Movers most of the time want the art and mirrors encased in bubble wrap or crated before they load them. If not, you still need to protect each piece (flannel sheets, beach towels, etc. work great between pieces) and move them in your car instead of the moving van. You can secure lighting with a seatbelt if you are moving yourself.

If you assembled any of your furniture, now is the time to take it apart. Most furniture can be dissembled using a slot or Phillips head screwdriver and a small hammer. Keep the bolts, screws, and other hardware in a baggie or container and label it, and secure it to the inside of a bed rail or a drawer so you can put it all back together again without having to go to the local hardware store. It is not a bad idea to take photos of the hardware in case something gets lost--and it will.

Box up your cleaning supplies and plan to take them to the new residence in your car--the chemicals can't go on the truck.
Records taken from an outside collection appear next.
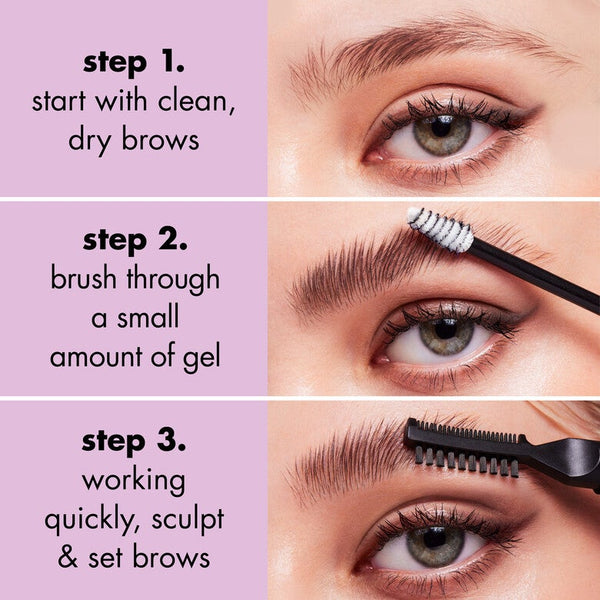 step 1.
start with clean, dry brows

step 2.
brush through a small amount of gel

step 3.
working quickly, sculpt & set brows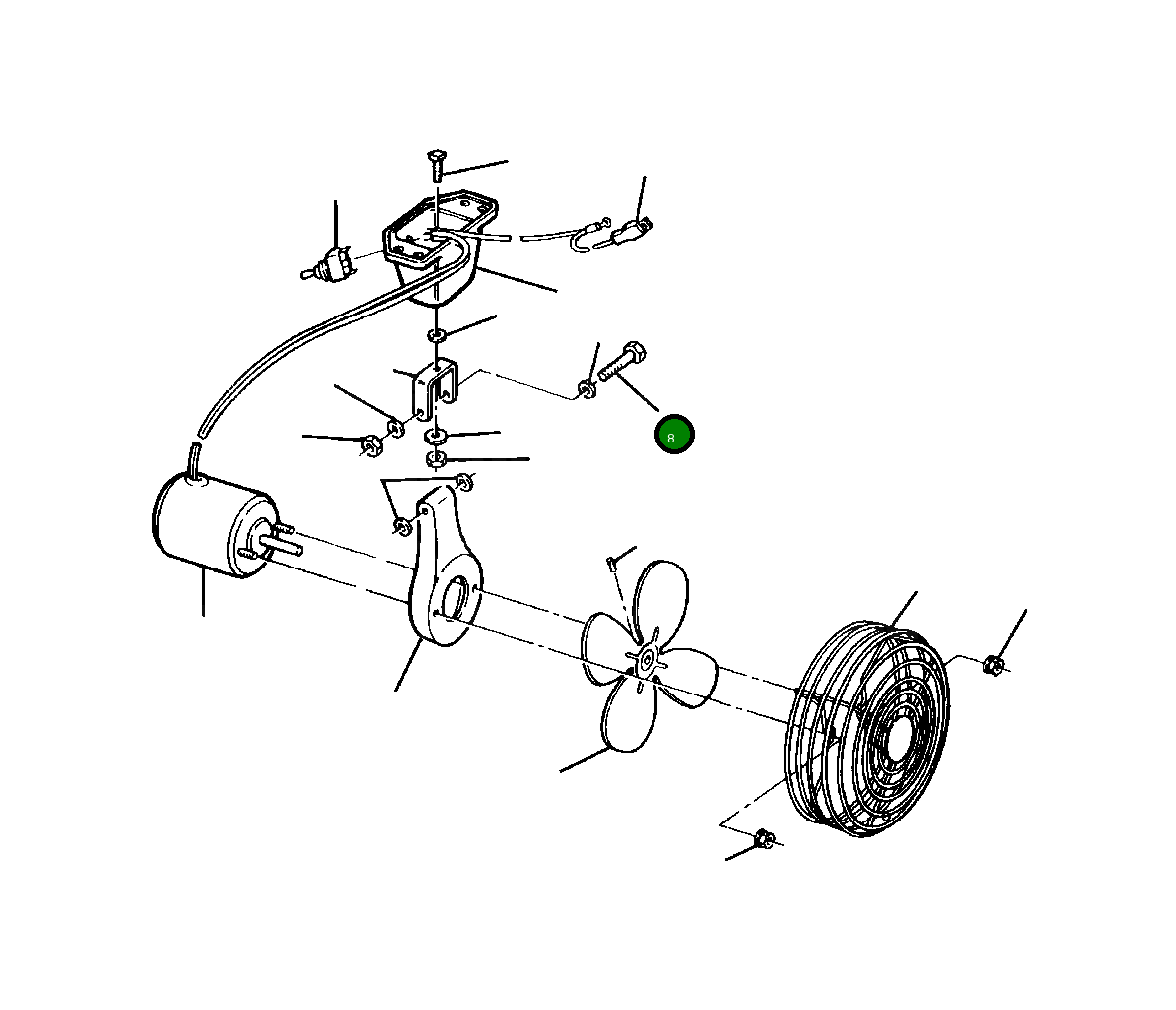 8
Cover furniture in the moving blankets and make sure the blankets stay put with the plastic wrap. The wrap won't scratch finishes and keeps drawers in place when chests are moving around.

Moving Day in Little Rock

If you have spent the last night in your residence, you were smart enough to sleep on mattresses on the floor, because your beds have been disassembled. You've also packed a small duffel with necessities for the day since all your clothes packed. Place your linens and towels in a big box or bag, and away you go. Movers schedule their days in blocks, so a large move could be a multiple day project. The movers will likely be at your house bright and early and ready to begin—their time starts when they get there, not after you've had your coffee. It's going to be a strenuous day, so respect their time and expertise by being prepared for them.

Follow these tips for proper packing and you'll be promptly pleased with your new home—particularly when you can find the coffee pot.